**Extracted text**
start

Playing piano scales can be made easier with some clever strategies.
Did you think C major was the easiest scale? Then you're in for a surprise! Learn how to practice piano scales in this tutorial directed to adult beginners.
The technique of playing scales is simpler than you may think.
Basically, when we play major and minor scales, we only play a combination of 2 patterns with three, vs four notes up and down the piano.
Connecting these two patterns is where one of the difficulties lay:
Another challenge is that all fingers are not alike.
If you look at your hand stretched out in front of you, you’ll notice how all fingers are of different length and thickness.
You probably also have noticed that some fingers are easier to use than others.
Part of this problem is solved if you learn how to keep your hand in a rounded or «cupped» position, like holding a ball.
The first thing you’ll notice is when the hand is in a rounded position, is that all fingers can line up to an equal length!

end

**Information shown**
start

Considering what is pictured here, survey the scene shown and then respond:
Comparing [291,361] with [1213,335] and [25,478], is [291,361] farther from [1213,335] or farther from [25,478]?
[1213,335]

end

**Set of tasks**
- A) According to the piano scales text, what hand position helps with the problem of fingers being different lengths?
- B) Carry the piano scales text on from its last sentence.
The listing has no role in this work.

**Answer list**
- A) A rounded or «cupped» position, like holding a ball.

- B)
Placing your hand in this "cupped" position on a table, you should also notice that the three middle fingers are standing on the tips, your little finger leans a tiny bit to the outer side of the tip, and the thumb rests on the side.
This «perfect hand position» gives you the possibility to use each finger with its ultimate strength and flexibility.
It is also the most correct for piano playing and especially important when playing scales for an even sound and smooth playing.
The best way to start practicing scales is by playing the black keys. Yes, really!
Scales are played with finger groups of 3 and 4 fingers, using finger 1 for transition from one group to the next, and finger 5 only for stopping or turning.
So, a very easy way to begin is with the black keys since those are already organized i 2 and 3 note groups!
Have fun, but remember to keep your hand «cupped» and in the correct position, and to play on your fingertips.
Now practice the patterns you learned in 3 different major scales, B, Db (or C#) and Gb (or F#) major.
Don't worry- they're really easy!
They all use all five black keys. Practice to play the scales all over the piano, both up and down:
Hah! Perhaps you thought you should start playing piano scales with C major, didn’t you?
The C major scale may be easier to read, but the scales you just learned are actually easier to play technically!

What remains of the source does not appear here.